There's no doubt that customers love music and podcast streaming service Spotify (SPOT 0.20%). The company just reported record user growth as the platform continues to enjoy strong uptake in international markets such as Southeast Asia, India, and Africa. That's in addition to steady growth in its more mature markets like North America and Western Europe.

However, even with global scale and hundreds of millions of users, this business still isn't profitable. In fact, its operating margin has actually gotten worse in recent quarters and sits at negative 7% over the trailing twelve months.

Bears point to these losses as evidence that Spotify's music streaming business model is flawed, while bulls think the company is reinvesting to tackle a gigantic market opportunity and will eventually turn profitable if it wants to. So who is right? Will Spotify ever turn a profit? Let's investigate. 

SPOT Operating Margin (TTM) Chart

Data by YCharts.

Accelerating user growth in Q2

In the second quarter, Spotify put up impressive growth in both active users and paying subscribers. Global monthly active users (MAUs) grew 27% year over year to 551 million, while premium subscribers (the customers paying for ad-free access) grew 17% year over year to 220 million. Both numbers were significantly higher than the previous guidance for 530 million MAUs and 217 million premium subscribers in the quarter. Clearly, Spotify is seeing better adoption globally with a lot of growth coming from its newer markets in Asia. The service looks well on track to reach 1 billion users by 2030, a long-term goal management has laid out for investors.

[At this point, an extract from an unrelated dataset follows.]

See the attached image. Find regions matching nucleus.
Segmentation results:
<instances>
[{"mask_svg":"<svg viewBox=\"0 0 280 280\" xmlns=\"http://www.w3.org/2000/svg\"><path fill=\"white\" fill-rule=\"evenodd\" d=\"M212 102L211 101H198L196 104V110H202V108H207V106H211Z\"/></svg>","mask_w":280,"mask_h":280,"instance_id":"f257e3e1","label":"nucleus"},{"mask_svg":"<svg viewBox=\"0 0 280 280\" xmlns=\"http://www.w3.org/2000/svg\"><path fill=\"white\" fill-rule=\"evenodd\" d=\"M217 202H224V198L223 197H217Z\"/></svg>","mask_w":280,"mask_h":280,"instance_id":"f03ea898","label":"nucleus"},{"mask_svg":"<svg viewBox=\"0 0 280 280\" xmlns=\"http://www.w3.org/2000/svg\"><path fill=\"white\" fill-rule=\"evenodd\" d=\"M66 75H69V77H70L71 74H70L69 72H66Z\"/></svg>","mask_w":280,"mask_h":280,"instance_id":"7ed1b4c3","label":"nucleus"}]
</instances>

However, if user growth is firing on all cylinders, then Spotify's financials are sputtering. Over the long term, management thinks the company can expand its gross margins to above 30% through podcast advertising and high-margin promotional tools for music labels. It also believes it can get to 10% operating margins at scale. So far, there has been very little progress on both these initiatives. Spotify's gross margin was yet again around 25% in Q2 (24.1%, to be exact) and hasn't moved materially higher in years. Operating margin was negative 7.8%, again well off of management's long-term goal.

Executives at the company claim that profitability is just over the horizon as the business works through major investments in podcasting, advertising, and other projects. However, it looks like most investors are losing their patience with shares of Spotify falling over 10% on the day of the earnings announcement. 

Profitability problem has an easy fix, but will management act?

Some of Spotify's Q2 expenses were one-time blips and should be fixed in future quarters. There were around $150 million of expenses in the quarter related to layoffs and its real estate optimization plan. However, even if you add back these expenses, Spotify would have still lost $123 million in the quarter.

So why can't a company with over 500 million users generate a profit? It's simple -- there are too many employees for its gross profitability. Even after laying off a total of 800 employees this spring, Spotify still had around 9,500 full-time employees and generated $3.2 billion in gross profit over the last 12 months. In contrast, Netflix had 12,800 full-time employees at the end of 2022 and generated $12.5 billion in gross profit over the last 12 months. That is 4 times the amount of gross profit but only 1.3 times the number of employees. This is why Netflix has an operating margin close to 20% while Spotify continues to lose money quarter after quarter.

While a difficult move, Spotify is going to need to lean up its employee base in order to get to break-even profitability and then eventually hit its goal of 10% operating margins. 

NFLX Gross Profit (TTM) Chart

Data by YCharts.

Is the stock expensive?

Spotify has a market cap of $29 billion as of this writing. At its long-term operating margin guidance of 10%, the company would have generated around $1.3 billion in profits over the last 12 months. For a business growing revenue at a consistent double-digit rate and an opportunity to continue growing for the next decade, the current stock price doesn't look crazy expensive, as long as the 10% margin guidance is reached.

However, there's no evidence that Spotify's executive team has the willingness to be more disciplined and reach this operating margin target. This is a huge risk for any investor thinking of buying the stock today.